Das System der „Abfertigung Neu“ mittels gewinnorientierter Vorsorgekassen sollte dringend reformiert werden, um eine kostengünstigere Struktur zu erreichen, damit die Arbeitnehmer/-innen eine positive Realverzinsung ihrer Beiträge und eine vernünftig hohe Abfertigung, also vergleichbar mit jener aus dem alten System, erreichen können. Derzeit ist das System nur ein gutes Geschäft für die Vorsorgekassen beziehungsweise deren Eigentümer/-innen. Deswegen fordern Arbeiterkammern und Gewerkschaften eine deutliche Senkung der gesetzlichen Obergrenze für die Verrechnung von Verwaltungskosten durch die BVK.

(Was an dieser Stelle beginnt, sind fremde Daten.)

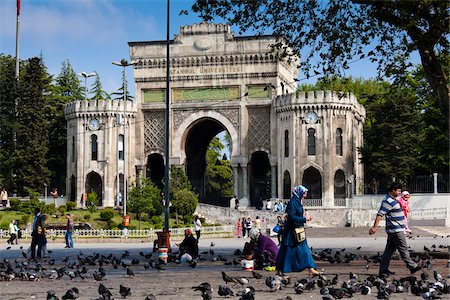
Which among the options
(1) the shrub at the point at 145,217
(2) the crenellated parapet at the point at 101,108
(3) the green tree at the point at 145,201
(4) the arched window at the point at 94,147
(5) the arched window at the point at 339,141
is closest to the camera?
(3) the green tree at the point at 145,201

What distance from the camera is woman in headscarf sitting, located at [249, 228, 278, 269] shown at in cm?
1605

Um Arbeitnehmer/-innen eine bessere Übersicht über ihre Ansprüche zu ermöglichen, sollten alle bei vorherigen Arbeitgeber/-innen erarbeitete Abfertigungsansprüche auf die jeweils aktuelle Vorsorgekasse übertragen werden.
Um mehr Kostentransparenz zu erreichen, sollten BVK verpflichtet werden, die von einem Wirtschaftstreuhänder bestätigte Gesamtkostenquote der einzelnen Veranlagungsprodukte anzugeben.